Upon contact, confirmed at 9:52 UTC, Soyuz fired its DPO thrusters to push forward and ensure capture latches within the docking mechanism engage in order to obtain a safe capture. ISS went into Free Drift the moment docking occurred to prevent any thruster firings on the Station side.

Docking occurred 400 Kilometers over southern Russia, around seven minutes ahead of schedule after a shortened Stationkeeping period as has become common for Soyuz arrivals.

Photo: NASA TV
Photo: NASA TV

Relative motion between the Soyuz and ISS was allowed to dampen out for a few minutes before the docking probe retracted and hooks on both sides of the docking interface were closed to establish a rigid coupling between the Soyuz and Space Station.

With the redundant pressure seals tightly pulled together, the interface between ISS and Soyuz was pressurized for the standard hour-long leak check. In the meantime, Soyuz was transitioned to ISS power supply and hard line communications and the crew used the leak check period to change from their Sokol Launch and Entry Suits they put on for the docking back into more comfortable flight suits.

When leak checks were complete, ISS Commander Anatoli Ivanishin opened up the hatch on the Poisk module to permit Soyuz and ISS to equalize pressures before the Soyuz hatch could be opened as well.

Photo: NASA TV
Photo: NASA TV

Hatch opening was marked at 12:20 UTC.

Floating into the Station, two of the three Soyuz crew membersĀ  returned to a familiar environment while Commander Ryzhikov makes his first visit to the complex. Andrei Borisenko returns to the Space Station after staying in orbit 164 days as part of ISS Expedition 27/28 in 2011 while Shane Kimbrough has not yet seen ISS in its fully assembled state as his first visit was in 2008 aboard Space Shuttle Endeavor for an ISS assembly mission.

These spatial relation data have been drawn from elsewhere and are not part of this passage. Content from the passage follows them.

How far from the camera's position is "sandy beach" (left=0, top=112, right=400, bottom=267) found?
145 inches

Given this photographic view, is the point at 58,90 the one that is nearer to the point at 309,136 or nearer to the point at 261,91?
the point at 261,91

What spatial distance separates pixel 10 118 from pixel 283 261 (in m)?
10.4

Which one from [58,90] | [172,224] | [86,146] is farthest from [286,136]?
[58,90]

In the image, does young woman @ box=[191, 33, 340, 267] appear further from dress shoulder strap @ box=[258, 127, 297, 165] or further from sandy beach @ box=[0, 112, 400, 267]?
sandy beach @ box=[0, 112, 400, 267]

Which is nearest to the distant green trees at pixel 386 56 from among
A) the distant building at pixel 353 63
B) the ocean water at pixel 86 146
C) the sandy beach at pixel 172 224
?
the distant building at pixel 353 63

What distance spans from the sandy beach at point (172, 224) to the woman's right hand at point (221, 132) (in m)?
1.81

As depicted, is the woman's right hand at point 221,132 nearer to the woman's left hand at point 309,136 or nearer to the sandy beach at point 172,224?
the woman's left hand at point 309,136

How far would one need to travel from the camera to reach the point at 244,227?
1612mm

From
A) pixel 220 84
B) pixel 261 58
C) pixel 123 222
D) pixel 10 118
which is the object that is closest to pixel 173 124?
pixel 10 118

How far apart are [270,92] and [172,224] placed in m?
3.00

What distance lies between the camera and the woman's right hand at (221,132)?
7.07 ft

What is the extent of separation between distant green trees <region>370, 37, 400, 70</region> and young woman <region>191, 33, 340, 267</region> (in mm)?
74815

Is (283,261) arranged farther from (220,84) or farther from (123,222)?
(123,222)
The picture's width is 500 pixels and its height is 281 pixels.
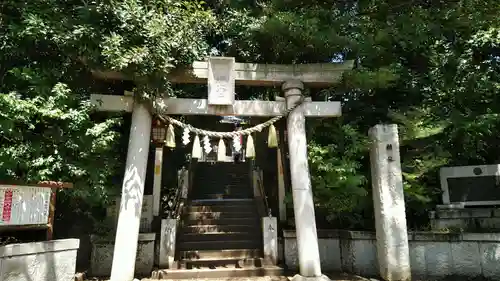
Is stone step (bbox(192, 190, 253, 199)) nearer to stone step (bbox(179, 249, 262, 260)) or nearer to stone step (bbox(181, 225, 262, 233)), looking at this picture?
stone step (bbox(181, 225, 262, 233))

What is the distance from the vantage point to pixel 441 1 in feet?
28.8

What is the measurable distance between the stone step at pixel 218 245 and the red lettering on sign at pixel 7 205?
4.88 metres

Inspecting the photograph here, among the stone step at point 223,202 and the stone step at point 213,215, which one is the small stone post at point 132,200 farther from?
the stone step at point 223,202

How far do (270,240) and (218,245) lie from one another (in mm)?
1664

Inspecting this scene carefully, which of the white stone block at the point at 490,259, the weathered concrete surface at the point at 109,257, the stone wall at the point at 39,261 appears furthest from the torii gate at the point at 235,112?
the white stone block at the point at 490,259

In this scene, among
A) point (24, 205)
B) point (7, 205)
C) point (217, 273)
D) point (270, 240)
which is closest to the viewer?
point (7, 205)

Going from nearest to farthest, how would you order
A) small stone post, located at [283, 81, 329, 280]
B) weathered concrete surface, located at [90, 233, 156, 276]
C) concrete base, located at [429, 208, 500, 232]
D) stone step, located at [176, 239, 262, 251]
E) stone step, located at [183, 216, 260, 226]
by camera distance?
small stone post, located at [283, 81, 329, 280] < weathered concrete surface, located at [90, 233, 156, 276] < concrete base, located at [429, 208, 500, 232] < stone step, located at [176, 239, 262, 251] < stone step, located at [183, 216, 260, 226]

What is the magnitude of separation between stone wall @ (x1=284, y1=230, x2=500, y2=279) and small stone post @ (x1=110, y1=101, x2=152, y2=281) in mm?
4459

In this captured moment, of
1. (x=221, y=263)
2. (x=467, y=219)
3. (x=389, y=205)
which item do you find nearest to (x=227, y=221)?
(x=221, y=263)

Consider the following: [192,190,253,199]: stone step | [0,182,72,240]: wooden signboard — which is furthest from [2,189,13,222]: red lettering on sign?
[192,190,253,199]: stone step

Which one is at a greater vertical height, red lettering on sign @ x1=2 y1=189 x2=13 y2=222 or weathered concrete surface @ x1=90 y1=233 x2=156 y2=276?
red lettering on sign @ x1=2 y1=189 x2=13 y2=222

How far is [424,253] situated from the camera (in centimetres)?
846

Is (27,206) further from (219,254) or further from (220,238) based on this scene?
(220,238)

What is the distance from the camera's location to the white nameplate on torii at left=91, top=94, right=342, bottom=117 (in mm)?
7703
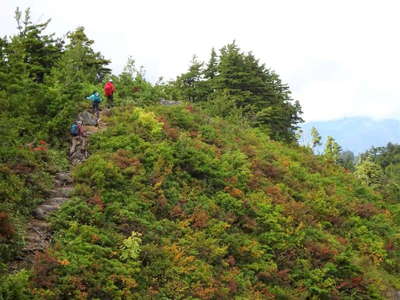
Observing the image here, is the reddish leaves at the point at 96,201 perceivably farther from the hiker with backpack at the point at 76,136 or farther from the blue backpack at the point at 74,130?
the blue backpack at the point at 74,130

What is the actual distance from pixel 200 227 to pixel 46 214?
15.7 ft

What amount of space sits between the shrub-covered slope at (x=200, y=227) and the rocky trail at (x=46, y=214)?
1.03ft

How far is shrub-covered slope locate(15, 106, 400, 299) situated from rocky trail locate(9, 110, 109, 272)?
315 millimetres

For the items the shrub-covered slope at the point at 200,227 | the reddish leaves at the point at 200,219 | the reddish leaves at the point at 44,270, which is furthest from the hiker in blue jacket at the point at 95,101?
the reddish leaves at the point at 44,270

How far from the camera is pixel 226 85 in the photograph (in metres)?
37.4

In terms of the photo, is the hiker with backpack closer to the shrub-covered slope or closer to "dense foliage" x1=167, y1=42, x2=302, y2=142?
the shrub-covered slope

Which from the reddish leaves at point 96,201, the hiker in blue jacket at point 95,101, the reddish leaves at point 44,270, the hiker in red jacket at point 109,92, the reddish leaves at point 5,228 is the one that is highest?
the hiker in red jacket at point 109,92

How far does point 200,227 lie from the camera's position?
14.9 m

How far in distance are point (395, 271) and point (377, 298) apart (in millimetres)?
3952

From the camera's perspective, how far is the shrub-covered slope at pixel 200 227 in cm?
1145

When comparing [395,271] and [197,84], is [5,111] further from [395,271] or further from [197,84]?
[197,84]

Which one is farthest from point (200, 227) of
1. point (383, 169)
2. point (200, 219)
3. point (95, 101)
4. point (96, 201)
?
point (383, 169)

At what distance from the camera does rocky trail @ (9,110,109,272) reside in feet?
36.3

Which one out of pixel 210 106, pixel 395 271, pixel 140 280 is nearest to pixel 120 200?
pixel 140 280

Greeted by the resident Station crew whose mission is slowly winding down, the new crew members quickly made their way to the Zvezda Service Module for the traditional family conference, talking to their families and friends who have gathered at Mission Control Moscow after flying back from Baikonur.

Photo: NASA
Photo: NASA

For their first day aboard ISS, the combined crew is set for a series of safety briefings during which Commander Ivanishin and USOS lead Kate Rubins will walk the new crew through emergency procedures and the location of fire extinguishers and personal protective gear. The Soyuz crew will later deactivate their Spacecraft, set their Sokol suits up for drying and prepare their crew quarters aboard ISS for their first night in the comforts of the Space Station, having been in a tight squeeze aboard their Soyuz for two days.

It will be a busy last week of Expedition 49 as the departing crew prepares for their return, Cygnus arrives aboard the station, and the new crew members get familiarized with the intricacies of the different procedures and experiments they will have to tend to once the Station is in their hands.

The crew of Soyuz MS-02 is currently booked for a stay of 128 days, looking at a return to Earth in late February 2017.